Looking through "you tube" videos I found this on the Museum of Transport in St Louis, Mo.
I live about 2 miles from this. I try to go there at least once a year. I remember when none of the locos were covered and things were looking bad. They are doing a great job of perserving the items now. This is the home of UP Big Boy # 4006. Frisco #1522. Aerotrain, and many other rare locomotives and rolling stock. The only N&W Y6 steam engine left in the world is here. If you are ever near St Louis it would be worth a visit to the museum.

https://www.youtube.com/watch?v=nKxwkbF_fz8


----------



## mopac (Feb 24, 2011)

I forgot this. The tunnel shown near the beginning is the first rail tunnel west of the mississippi river. It is on the museum grounds.


----------



## Big Ed (Jun 16, 2009)

mopac said:


> I forgot this. The tunnel shown near the beginning is the first rail tunnel west of the mississippi river. It is on the museum grounds.



Wish they were closer. :smilie_daumenpos:

What tunnel? You forget the picture?


----------



## mopac (Feb 24, 2011)

Ed, the tunnel is in the video, shortly after the start.
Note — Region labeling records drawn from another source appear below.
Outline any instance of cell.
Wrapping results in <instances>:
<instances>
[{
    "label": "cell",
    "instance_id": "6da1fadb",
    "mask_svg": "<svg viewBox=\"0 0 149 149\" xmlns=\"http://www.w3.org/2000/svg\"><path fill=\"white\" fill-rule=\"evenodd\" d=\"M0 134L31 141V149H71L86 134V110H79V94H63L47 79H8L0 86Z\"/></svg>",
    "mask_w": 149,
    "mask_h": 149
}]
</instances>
Near the beginning of video.


----------



## Big Ed (Jun 16, 2009)

Oh yea, I saw that and was wondering what it was.


----------



## DonR (Oct 18, 2012)

It sure looks so much better than when I was there back in the 70s.

There seemed to be no organization of the equipment. You had to stumble on very
rough ballast alongside the displays.

As a traction fan, I spied an 'abandoned' St. Louis Public Service 1600
series PCC street car rusting away in the weeds across the street from the museum.
I was standing there on the street looking at it and was shocked that a very
officious type told me that I could not do that. That I had to leave.

I feel certain that there is nothing of that sort there today. I have had
excellent commentary from friends who live in St. Louis and often
visit the museum.

Don


----------



## raleets (Jan 2, 2011)

Wow! Great video and LOVED the music......sure wish I would have known about that place when we were in St. Louis in 1997 for the Buick Club of America National Meet. 
If we ever get back to St. Looooie I'll be sure to visit that place.
Thanks for sharing,
Bob


----------



## mopac (Feb 24, 2011)

Maybe 10 or 15 years ago St Louis County Parks and Recreation acquired the museum
and it has been better every year since. Whoever owned it before let it run down but
nice now. I hope to go there soon and see any changes. The area around the big boy is paved now Like DonR noted.


----------